We drove to the drop-off point, and we sat and waited. We talked about all the necessary stuff, when we were going to speak next, texting, our plans to talk each day, and about all the memories that would carry us through to our next time together.
Just as quickly as we arrived, it was time.
I watched all around us as others hugged and kissed, pictures being snapped. I could feel the tears and heartache all around us, and I fought the tears hard. I knew that other hard conversations and tough days were ahead for those around me, and I hurt for them. Many families had to do this, and I was having a hard time hiding my heavy heart.
Our goodbye was pretty quick, mostly because it had been dragged out over the five months. My husband gave me one final kiss, and then we watched him walk away.
There was a strange relief in watching him walk away and in the goodbye being over because we could begin to countdown to the days until he was home.
I immediately called my best friend (my lifeline) to make sure I could still come through. This was how I spent my after the goodbyes now. I found my way to her kitchen table, and my kids ran off to find their cousin-by-friendship.
As soon as I heard their footsteps in the distance. I cried.
I cried for the meltdowns coming for my oldest son because he missed his dad, because he was overwhelmed, his routines were disrupted, or his anxiety was becoming worse again.
I cried for my youngest, whose heart was now traveling overseas. His dad was his favorite—I’m genuinely OK with that—and he needed him now that he was hitting those tough pre-teen years. I cried, and the tears flowed easily.
I cried for the empty bed, for the laughs not heard, for the tickling not felt, for the cuddling on the couch, for all the small moments gone for an undetermined time.

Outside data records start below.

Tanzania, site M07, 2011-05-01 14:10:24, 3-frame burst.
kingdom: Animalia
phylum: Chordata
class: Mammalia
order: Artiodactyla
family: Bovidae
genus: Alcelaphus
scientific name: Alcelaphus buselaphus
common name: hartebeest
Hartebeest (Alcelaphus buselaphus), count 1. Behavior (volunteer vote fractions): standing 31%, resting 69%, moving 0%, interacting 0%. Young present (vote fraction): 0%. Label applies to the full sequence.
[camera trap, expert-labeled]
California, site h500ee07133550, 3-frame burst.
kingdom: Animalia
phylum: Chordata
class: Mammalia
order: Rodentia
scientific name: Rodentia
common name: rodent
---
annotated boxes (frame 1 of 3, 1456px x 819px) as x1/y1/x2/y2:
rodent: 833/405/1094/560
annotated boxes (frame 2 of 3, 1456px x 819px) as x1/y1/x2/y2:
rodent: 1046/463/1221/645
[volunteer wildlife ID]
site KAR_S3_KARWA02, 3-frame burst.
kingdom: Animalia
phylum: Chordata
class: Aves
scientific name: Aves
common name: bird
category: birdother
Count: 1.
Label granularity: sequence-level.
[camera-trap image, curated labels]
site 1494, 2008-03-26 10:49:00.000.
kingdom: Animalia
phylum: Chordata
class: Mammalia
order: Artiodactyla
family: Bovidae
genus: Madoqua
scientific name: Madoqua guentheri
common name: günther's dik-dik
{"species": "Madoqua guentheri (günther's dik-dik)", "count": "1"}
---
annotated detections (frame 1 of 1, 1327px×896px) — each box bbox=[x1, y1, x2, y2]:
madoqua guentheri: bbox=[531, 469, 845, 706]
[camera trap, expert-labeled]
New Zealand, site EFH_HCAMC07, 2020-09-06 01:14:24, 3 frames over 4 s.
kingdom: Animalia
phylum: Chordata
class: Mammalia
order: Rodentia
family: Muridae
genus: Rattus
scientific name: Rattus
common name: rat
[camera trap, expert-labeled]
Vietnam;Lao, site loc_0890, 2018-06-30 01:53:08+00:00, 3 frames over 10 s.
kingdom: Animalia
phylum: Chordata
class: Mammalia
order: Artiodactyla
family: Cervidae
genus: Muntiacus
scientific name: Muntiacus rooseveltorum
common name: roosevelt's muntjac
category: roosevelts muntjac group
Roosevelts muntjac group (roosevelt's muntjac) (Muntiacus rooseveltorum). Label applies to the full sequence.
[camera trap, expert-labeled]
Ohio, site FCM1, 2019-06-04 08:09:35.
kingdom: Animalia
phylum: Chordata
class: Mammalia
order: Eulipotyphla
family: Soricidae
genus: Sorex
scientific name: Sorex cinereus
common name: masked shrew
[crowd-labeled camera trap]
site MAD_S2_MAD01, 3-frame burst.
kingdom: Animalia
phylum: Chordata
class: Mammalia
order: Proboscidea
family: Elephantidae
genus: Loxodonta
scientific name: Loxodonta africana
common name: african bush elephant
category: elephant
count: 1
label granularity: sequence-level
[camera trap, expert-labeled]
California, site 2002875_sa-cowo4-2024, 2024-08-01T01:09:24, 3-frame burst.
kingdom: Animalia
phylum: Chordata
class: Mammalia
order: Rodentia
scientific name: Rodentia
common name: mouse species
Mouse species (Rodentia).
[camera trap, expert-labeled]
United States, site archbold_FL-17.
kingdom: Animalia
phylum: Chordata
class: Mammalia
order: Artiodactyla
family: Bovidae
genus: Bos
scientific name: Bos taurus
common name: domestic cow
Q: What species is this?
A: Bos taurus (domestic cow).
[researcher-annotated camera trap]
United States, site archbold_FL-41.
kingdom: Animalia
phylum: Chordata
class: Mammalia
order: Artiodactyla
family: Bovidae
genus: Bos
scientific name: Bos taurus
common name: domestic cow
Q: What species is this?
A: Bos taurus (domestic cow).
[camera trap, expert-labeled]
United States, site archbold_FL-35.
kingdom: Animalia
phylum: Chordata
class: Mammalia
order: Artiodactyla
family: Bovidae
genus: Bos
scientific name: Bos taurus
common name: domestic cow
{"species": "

Then, my best friend pulled me out of it because that wasn’t me. She told me in the way she has always told me, I’ve got this. She reminded me of all the support systems we have in place—her, her family, our group, therapists, and ABA. We are surrounded by love. Then, we went into all the plans we have for while he is away because that allows us to pass the time. I smiled, thinking about all the memories we would make together.
Our talk slipped quickly to nothing, and it was exactly what I needed.
On the way home, we stopped at Sonic to get ice cream because that was our routine. I kept things cheery and light for them, and we talked about how we would spend the rest of the day. While there were a few moments of sadness, completely normal, I mostly just felt, and still feel, incredibly proud of my children and my husband.
I wrote a card for the plane ride, and I talked about my love for him. I wrote, “Love recognizes no barriers. It jumps hurdles, leaps fences, penetrates walls to arrive at its destination full of hope from Maya Angelou.”
I told him that we are lucky, and I truly feel that we are. I know that no matter what life brings us, we will be able to get through anything.
Because we are a military family.
We are resilient, loyal, we love deeply, and we care for each other beyond measure. I feel so fortunate to be able to say that.